Records excerpted from a collection
=======

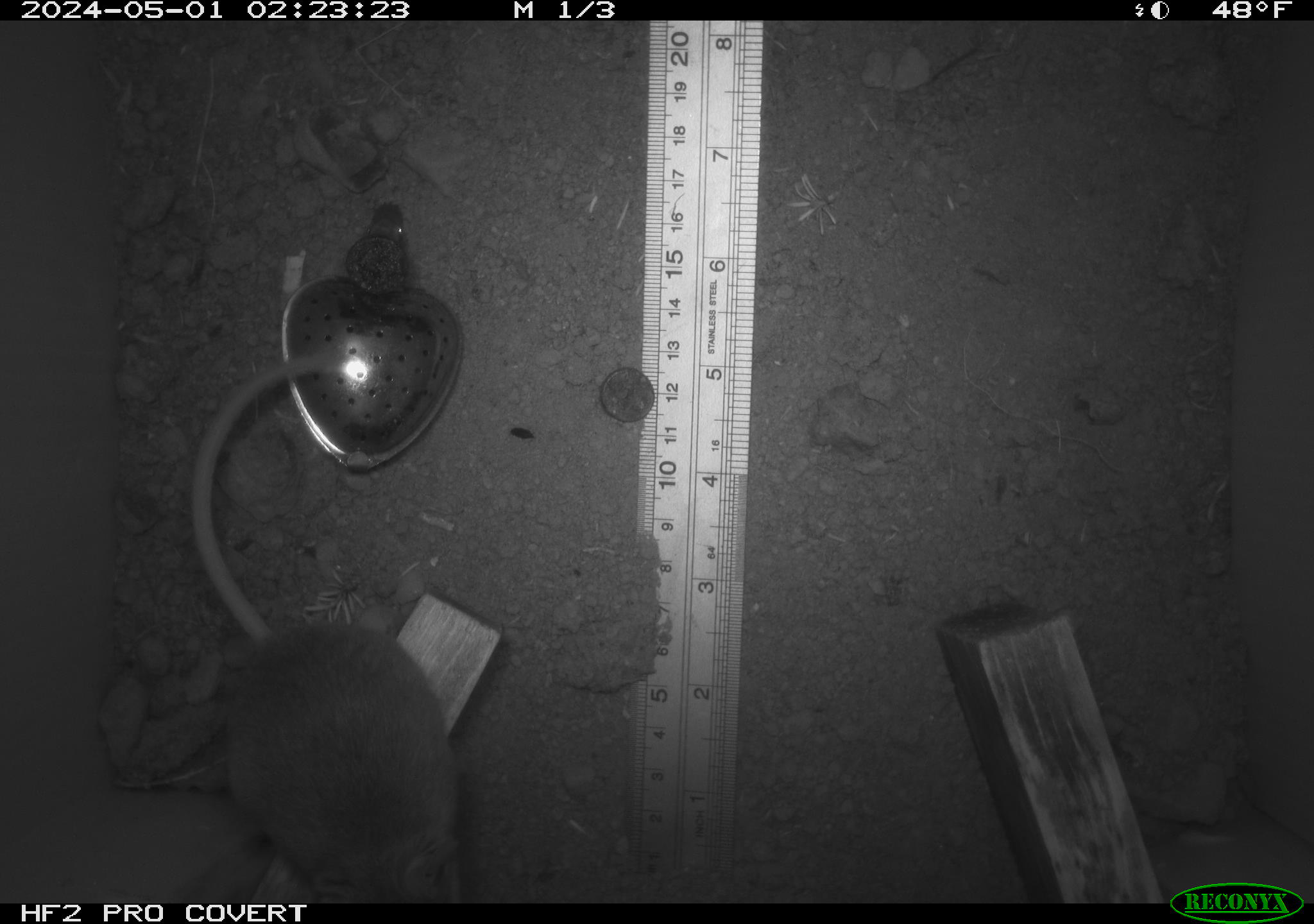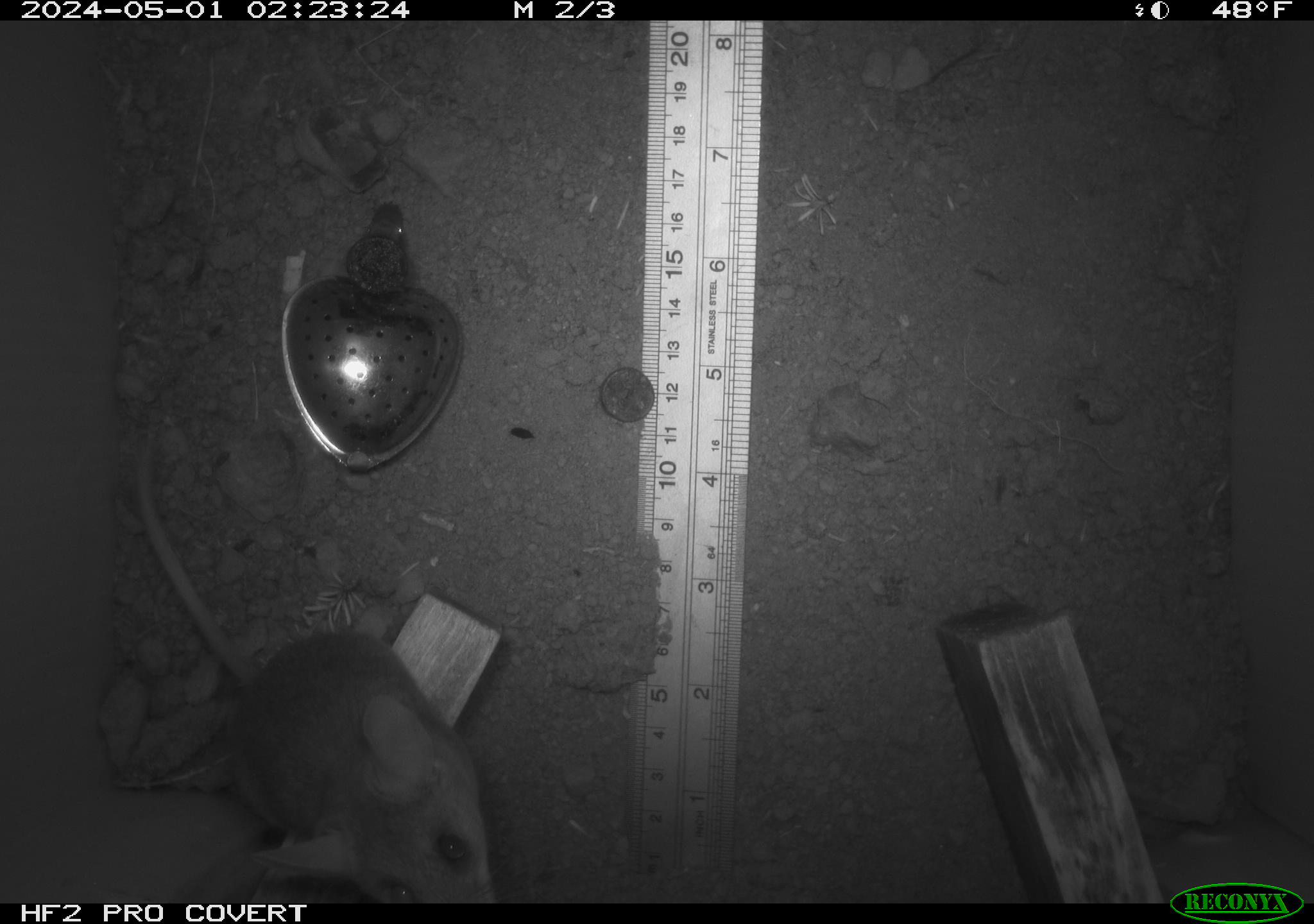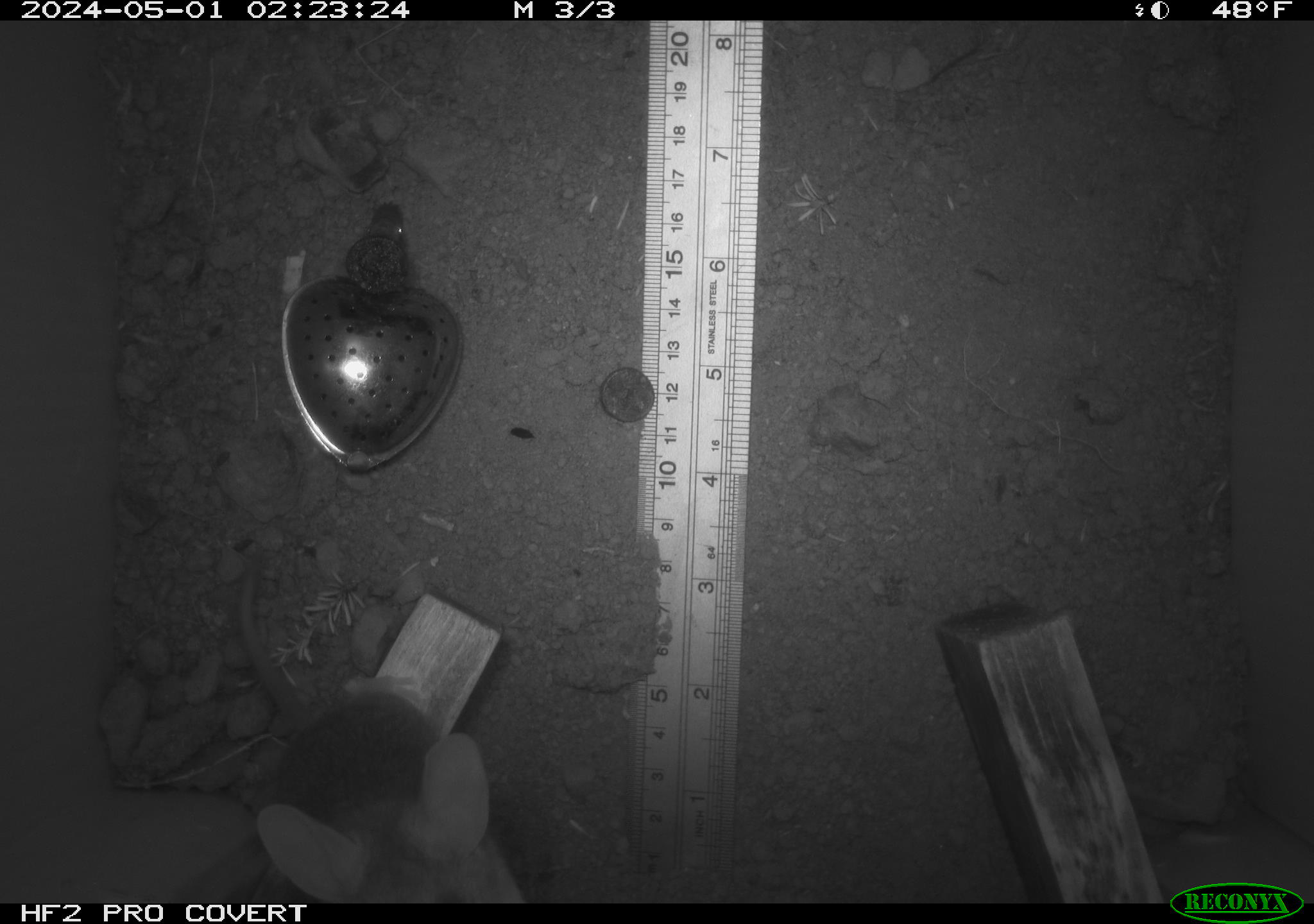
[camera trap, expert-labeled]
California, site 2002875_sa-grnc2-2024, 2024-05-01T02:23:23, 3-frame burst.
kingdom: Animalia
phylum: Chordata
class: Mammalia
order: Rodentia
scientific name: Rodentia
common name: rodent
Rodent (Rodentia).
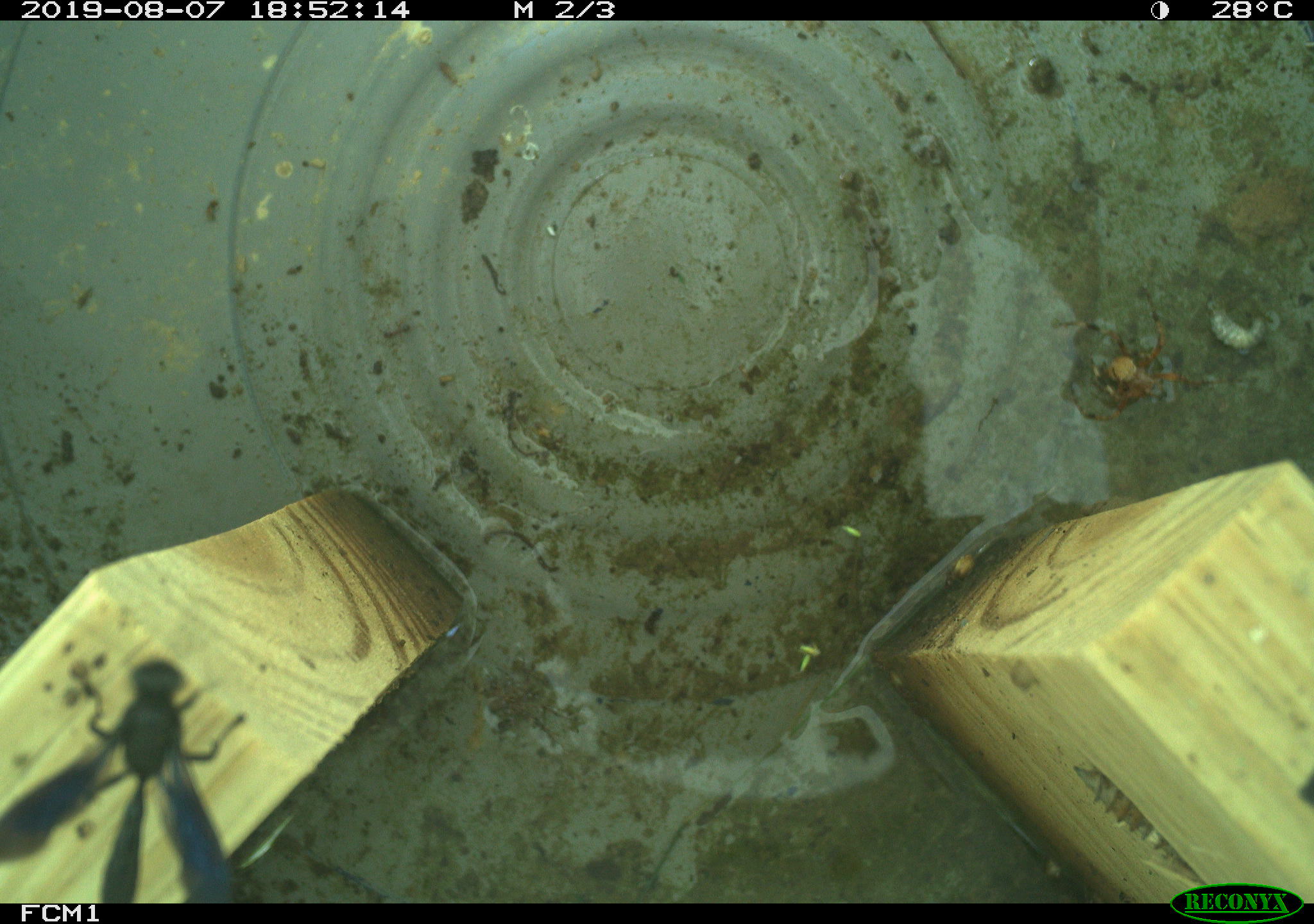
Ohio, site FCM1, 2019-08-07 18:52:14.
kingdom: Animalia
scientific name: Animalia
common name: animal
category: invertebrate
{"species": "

=======

How to complete this task:
Set the pictures aside and repeat only the lines from the one containing "2024-05-01T02:23:23, 3-frame burst." through the last line of the entries above, exactly as they stand.

Result of this exercise:
California, site 2002875_sa-grnc2-2024, 2024-05-01T02:23:23, 3-frame burst.
kingdom: Animalia
phylum: Chordata
class: Mammalia
order: Rodentia
scientific name: Rodentia
common name: rodent
Rodent (Rodentia).
Ohio, site FCM1, 2019-08-07 18:52:14.
kingdom: Animalia
scientific name: Animalia
common name: animal
category: invertebrate
{"species": "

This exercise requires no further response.